Le réseau social fait en sorte de mieux distinguer entre les efforts légitimes pour promouvoir certains comptes et les réseaux de bots, explique Mat Henley, dont le titre chez Facebook est tout un programme : e-Crimes Investigation & Intelligence Manager. Beaucoup de ces faussaires utilisent des malwares pour violer la loi, estime-t-il. Le réseau social travaille avec les autorités pour y mettre un terme.
Trouver des faussaires sur Twitter est plus difficile, estime un porte parole de Twitter. Il n'est pas demandé sur Twitter d'utiliser sa vraie identité. Sur Twitter, il y a 40% de comptes qui n'émettent jamais de tweet, difficile de faire la différence avec des comptes robots. Tout comme Facebook, Twitter passe en revue des peta octets de données en recherchant des anomalies afin de déclencher des poursuites légales quand cela est possible.

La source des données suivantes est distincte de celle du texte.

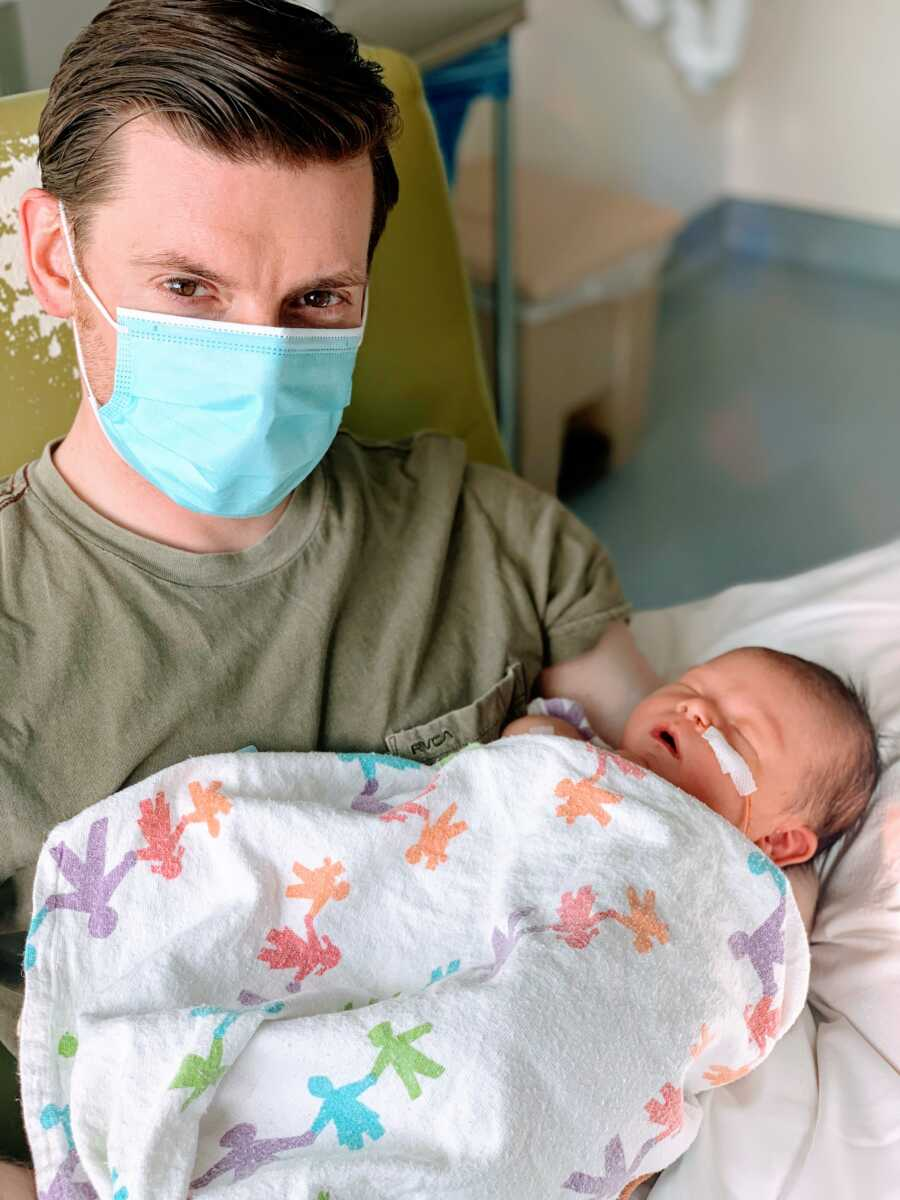 First time dad holds his newborn daughter while wearing a blue face mask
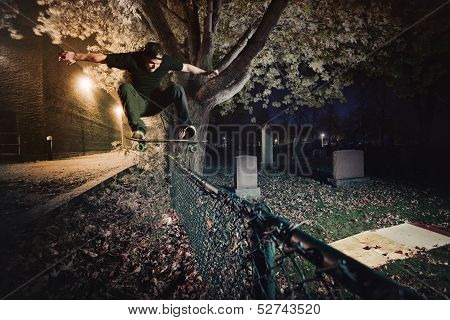 Skateboarder Doing A Ollie Trick Over A Fence At Night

En avril dernier, Mat Henley a enclenché 5 actions au civil contre des sociétés qui vendaient des logiciels de spam sur Twitter. « Acheter des followers n'est pas très productif, » declare le porte-parole, « cela ne vous donne pas plus de poids, et cela place votre compte sous la menace d'être suspendu. » Google, pour sa part, n'a répondu à aucune question à ce sujet.
Tous ces efforts semblent toutefois avoir un effet. En juin 2012, YouLikeHits a annoncé qu'il ne commercialiserait plus de fans pour Facebook, après avoir reçu une lettre du réseau social. Le site CodeNameSystems est arrêté, et une note sur BlackHatWorld déclarait que les comptes créés sur Facebook étaient examinés.
D'autres sont en train de sortir de ce business. Cet été, la firme Web Media Experts a stoppé son site d'échange LikeSocialMedia, qui reposait sur un réseau de vraies personnes qui commercialisaient leurs « Likes » sur Facebook. « Il faut des contacts et non des Likes » a commenté Mike Nail, vice président des opérations pour cette société. Fred Daniels avait bien demandé de vrais fans.
Le plus étrange est que Fred Daniels n'a pas eu ce pour quoi il avait payé. Il a été identifié pour cet article via un fan mutuel, un de ceux qui avait été acheté via FanMeNow.